Das LSG bestätigte sowohl die Auffälligkeitsprüfung für die genannten vier Quartale als auch die im Zuge der Einzelfallprüfung geforderte Rückforderung für die darüber hinausgehenden Quartale, obwohl für diese Quartale die 20-prozentige Patientenidentität nicht erreicht war. Die Richter wiesen im Urteil darauf hin, dass es auf das Erreichen eines bestimmten prozentualen Anteils identischer Patienten nicht ankomme, wenn – wie im entschiedenen Fall – nach Art einer Berufsausübungsgemeinschaft agiert wurde und nur nach außen hin der Eindruck erweckt wurde, es handele sich um eine Praxisgemeinschaft.

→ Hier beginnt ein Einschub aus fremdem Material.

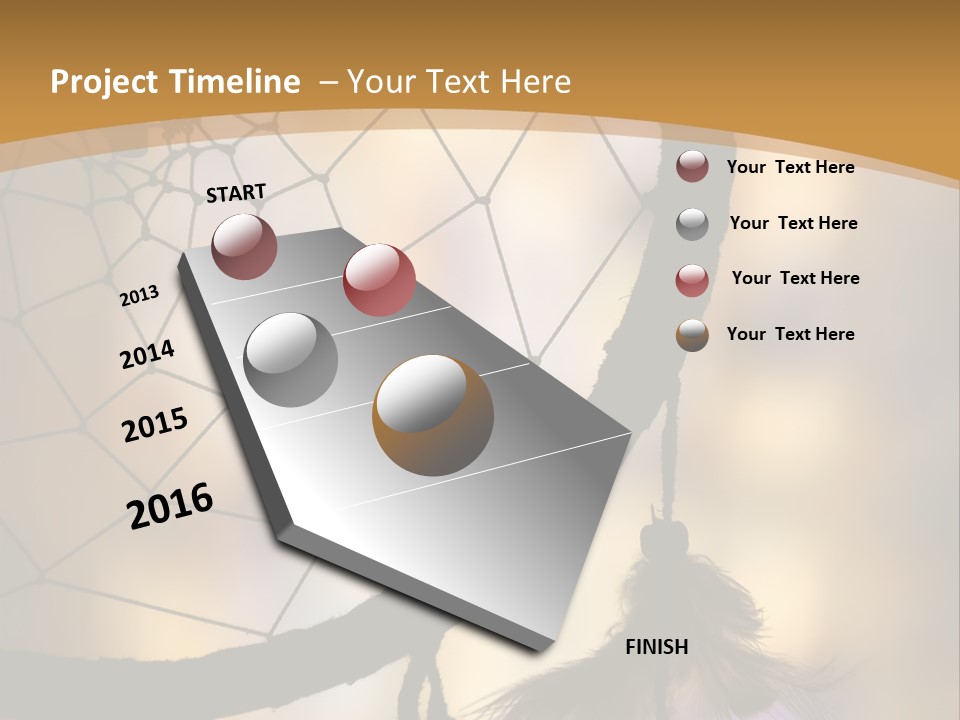 Project Timeline – Your Text Here

START

2013

2014

2015

2016

FINISH

Your Text Here

Your Text Here

Your Text Here

Your Text Here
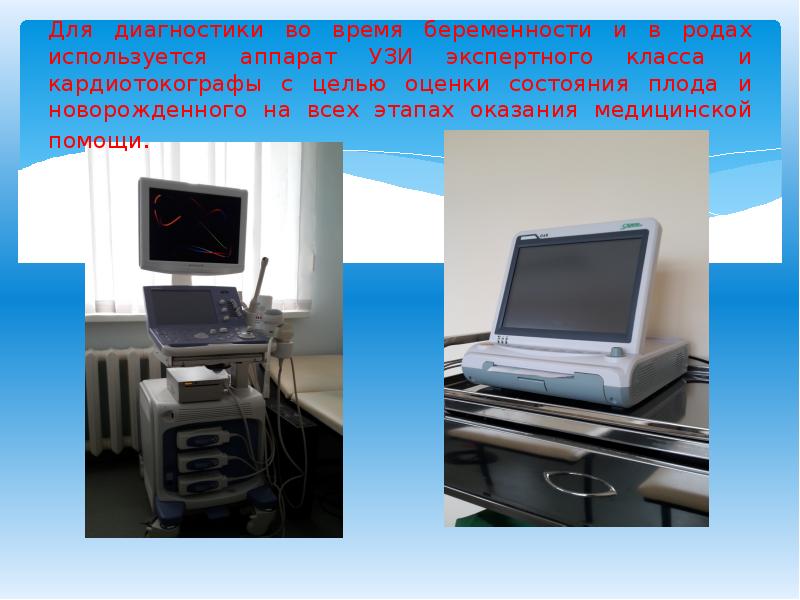 Для диагностики во время беременности и в родах используется аппарат УЗИ экспертного класса и кардиотокографы с целью оценки состояния плода и новорожденного на всех этапах оказания медицинской помощи.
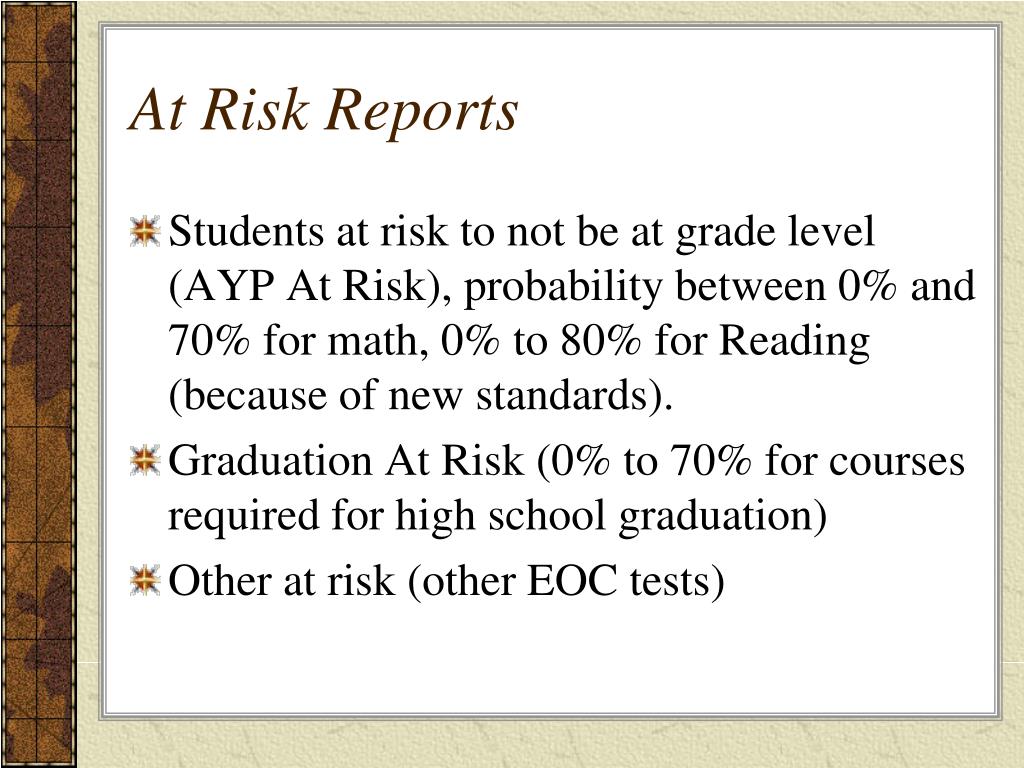 At Risk Reports

Students at risk to not be at grade level (AYP At Risk), probability between 0% and 70% for math, 0% to 80% for Reading (because of new standards).

Graduation At Risk (0% to 70% for courses required for high school graduation)

Other at risk (other EOC tests)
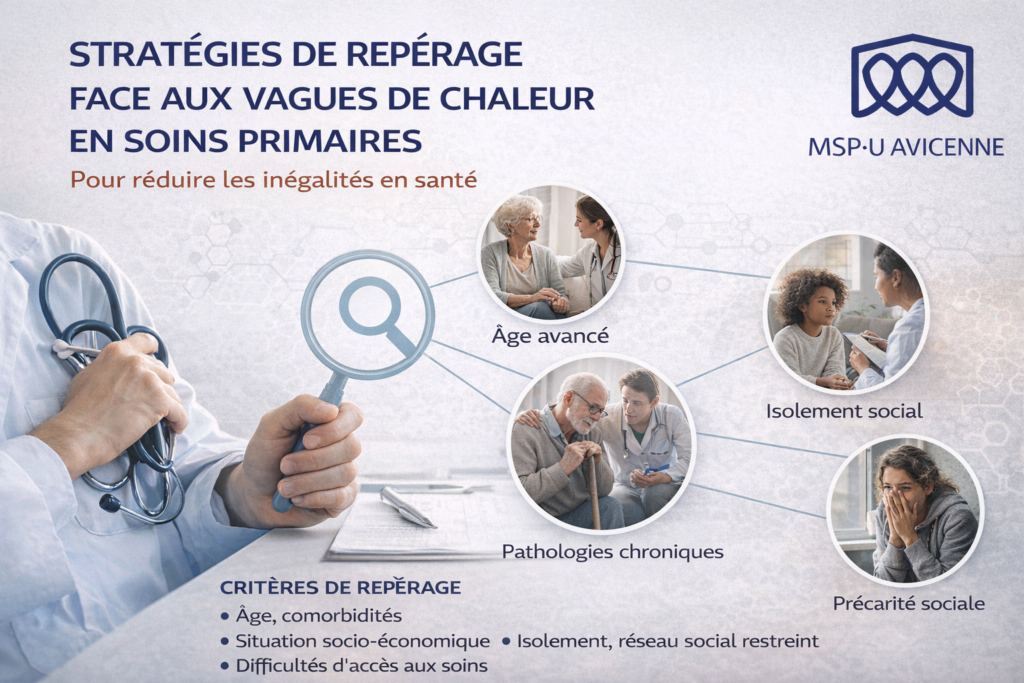 STRATÉGIES DE REPÉRAGE
FACE AUX VAGUES DE CHALEUR
EN SOINS PRIMAIRES

Pour réduire les inégalités en santé

MSP·U AVICENNE

Âge avancé

Isolement social

Pathologies chroniques

Précarité sociale

CRITÈRES DE REPÉRAGE
• Âge, comorbidités
• Situation socio-économique • Isolement, réseau social restreint
• Difficultés d'accès aux soins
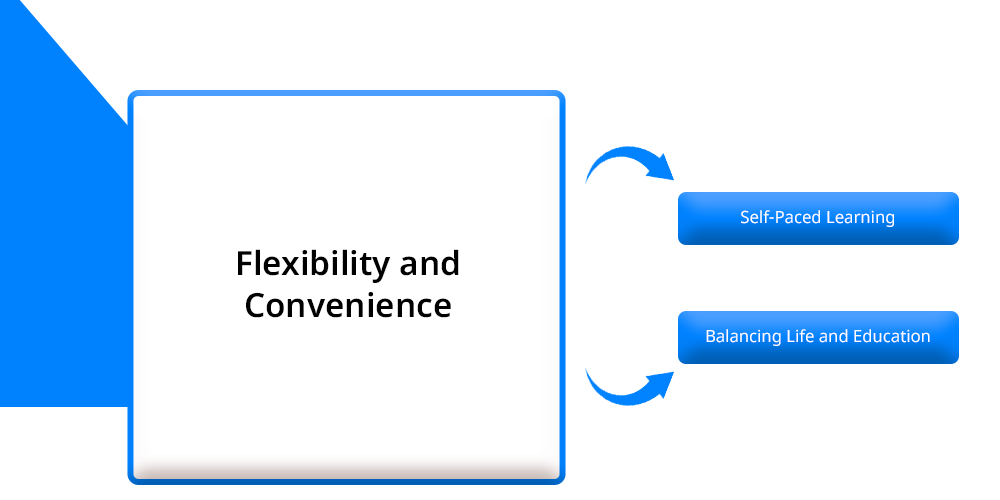 Flexibility and Convenience

Self-Paced Learning

Balancing Life and Education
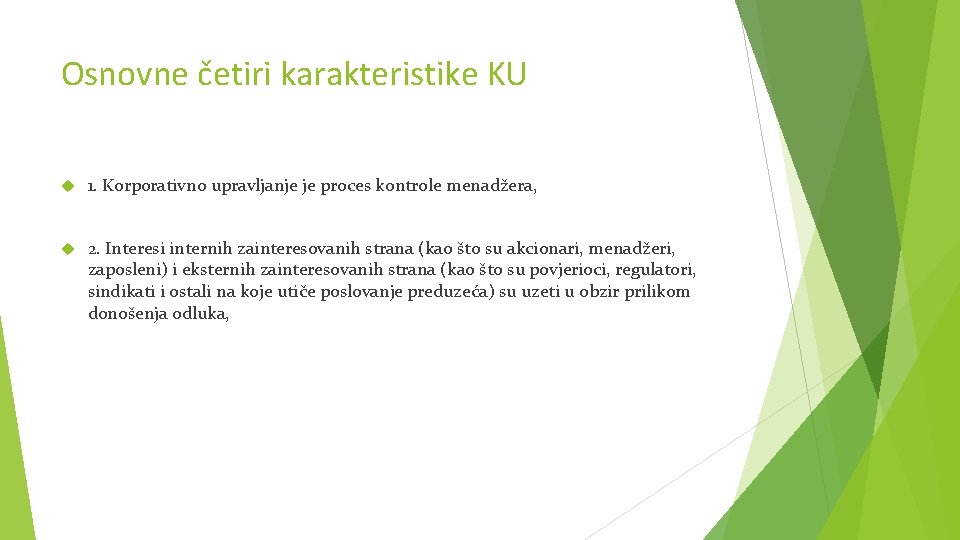 Osnovne četiri karakteristike KU

1. Korporativno upravljanje je proces kontrole menadžera,

2. Interesi internih zainteresovanih strana (kao što su akcionari, menadžeri, zaposleni) i eksternih zainteresovanih strana (kao što su povjerioci, regulatori, sindikati i ostali na koje utiče poslovanje preduzeća) su uzeti u obzir prilikom donošenja odluka,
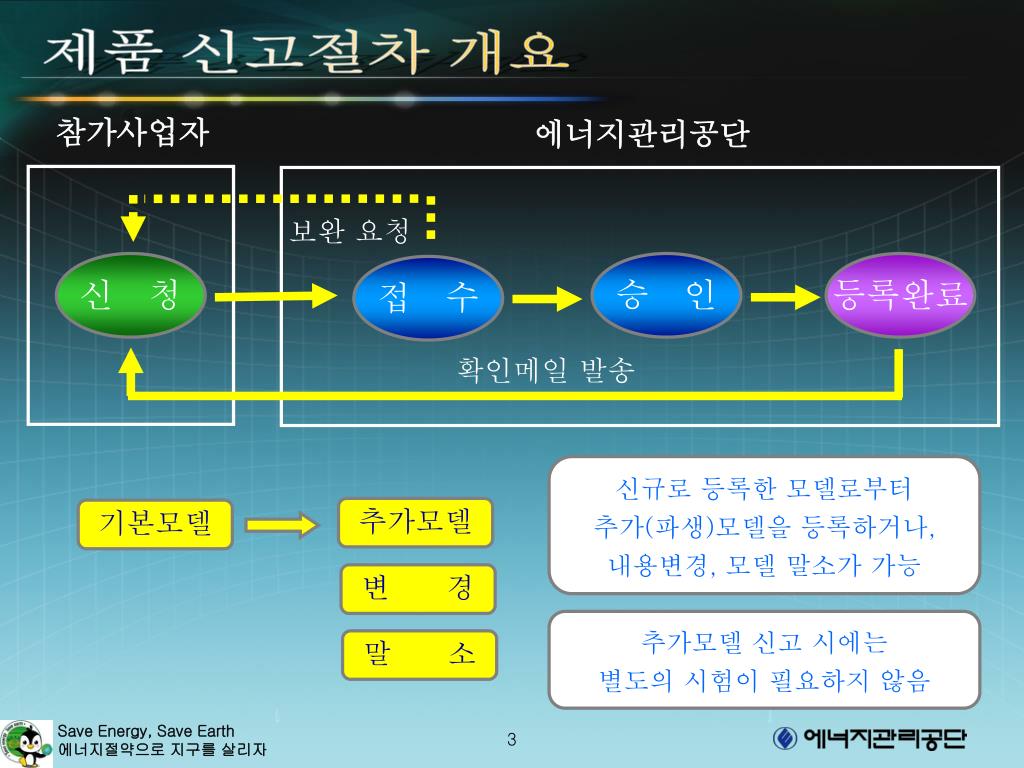 제품 신고절차 개요

참가사업자

에너지관리공단

보완 요청

신 청

접 수

승 인

등록완료

확인메일 발송

기본모델

추가모델

변 경

말 소

신규로 등록한 모델로부터 추가(파생)모델을 등록하거나, 내용변경, 모델 말소가 가능

추가모델 신고 시에는 별도의 시험이 필요하지 않음

Save Energy, Save Earth
에너지절약으로 지구를 살리자

3

에너지관리공단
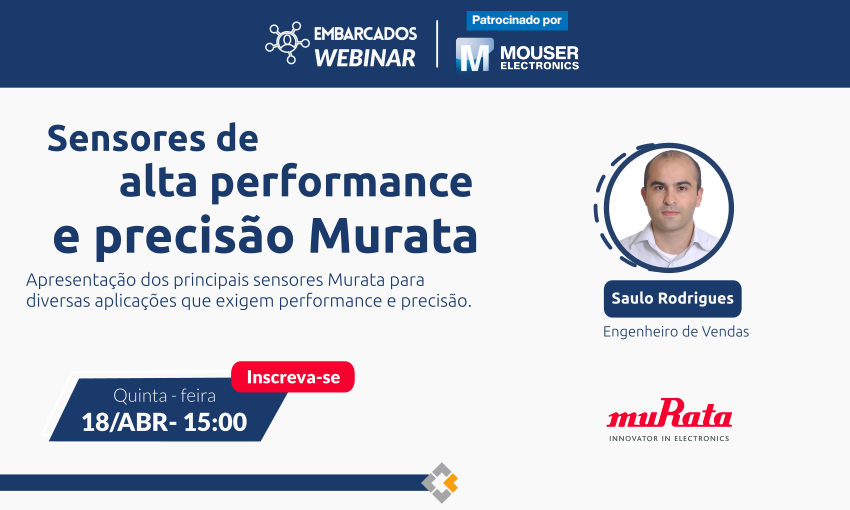 EMBARCADOS WEBINAR

Patrocinado por

MOUSER ELECTRONICS

Sensores de alta performance e precisão Murata

Apresentação dos principais sensores Murata para diversas aplicações que exigem performance e precisão.

Saulo Rodrigues

Engenheiro de Vendas

Inscreva-se

Quinta - feira

18/ABR- 15:00

muRata

INNOVATOR IN ELECTRONICS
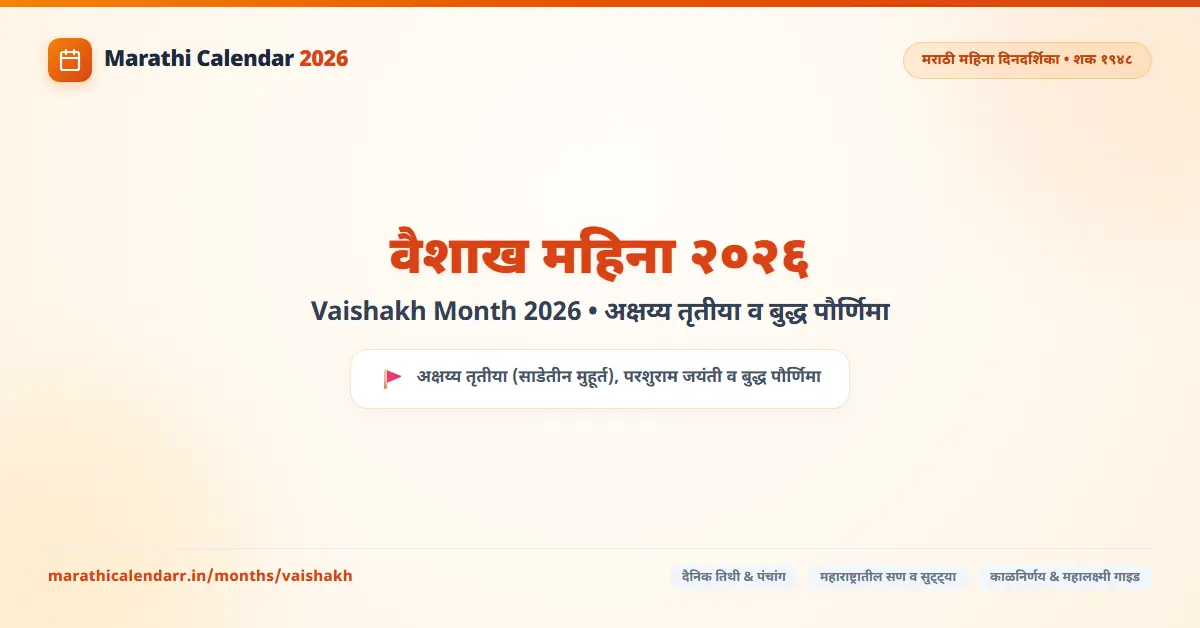 Marathi Calendar 2026

मराठी महिना दिनदर्शिका • शक १९४८

वैशाख महिना २०२६

Vaishakh Month 2026 • अक्षय्य तृतीया व बुद्ध पौर्णिमा

अक्षय्य तृतीया (साडेतीन मुहूर्त), परशुराम जयंती व बुद्ध पौर्णिमा

marathicalendarr.in/months/vaishakh

दैनिक तिथी & पंचांग

महाराष्ट्रातील सण व सुट्ट्या

काळनिर्णय & महालक्ष्मी गाइड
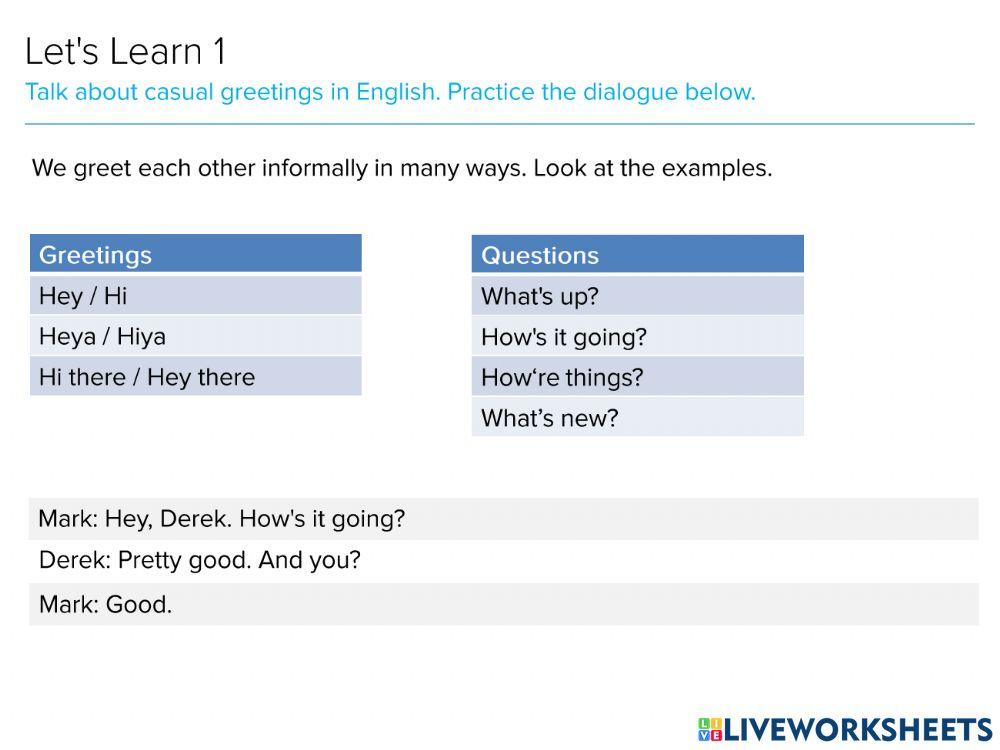 Let's Learn 1
Talk about casual greetings in English. Practice the dialogue below.

We greet each other informally in many ways. Look at the examples.

| Greetings |
|---|
| Hey / Hi |
| Heya / Hiya |
| Hi there / Hey there |

| Questions |
|---|
| What's up? |
| How's it going? |
| How‘re things? |
| What’s new? |

Mark: Hey, Derek. How's it going?

Derek: Pretty good. And you?

Mark: Good.

LIVEWORKSHEETS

Es sei ferner in keinem Fall ein rechtmäßiger Vertretungsgrund dargelegt worden. Vielmehr erfolgte eine Art kollegiale Vertretung auf Zuruf sowie nach tätlichen Notwendigkeiten, wie sie nur in einer Berufsausübungsgemeinschaft üblich und unproblematisch sei. Die im konkreten Fall praktizierte Vertretung sei keine Vertretung im Sinne des § 32 Abs. 1 Satz 2 Ärzte-ZV (Vertretung in Abwesenheit aus einem der dort genannten Gründe: Urlaub, Krankheit, Fortbildung, Wehrübung und Schwangerschaft). Eine Vertretung könne nur für Konstellationen greifen, in denen der Vertragsarzt nicht in der Lage sei, selbst vertragsärztlich tätig zu werden. Eine Praxisgemeinschaft könne nicht unter Hinweis auf die generelle Vertretungsbefugnis wie eine Berufsausübungsgemeinschaft (Gemeinschaftspraxis) betrieben werden. Die Richter ließen auch nicht die Besonderheiten bei Praxen von Fachärzten für Anästhesiologie gelten.

Fazit

In Konstellationen wie im o. g. Fall , wo ein Arzt (von Notfällen abgesehen) kurzfristig für einen anderen Arzt tätig werden muss, ist die Praxisgemeinschaft nicht die richtige Gestaltungsform. Hier ist eine Berufsausübungsgemeinschaft (Gemeinschaftspraxis) das richtige Rechtsinstitut. Diese muss vorher von dem zuständigen Zulassungsausschuss genehmigt werden (§ 33 Abs. 3 Satz 1 Ärzte-ZV).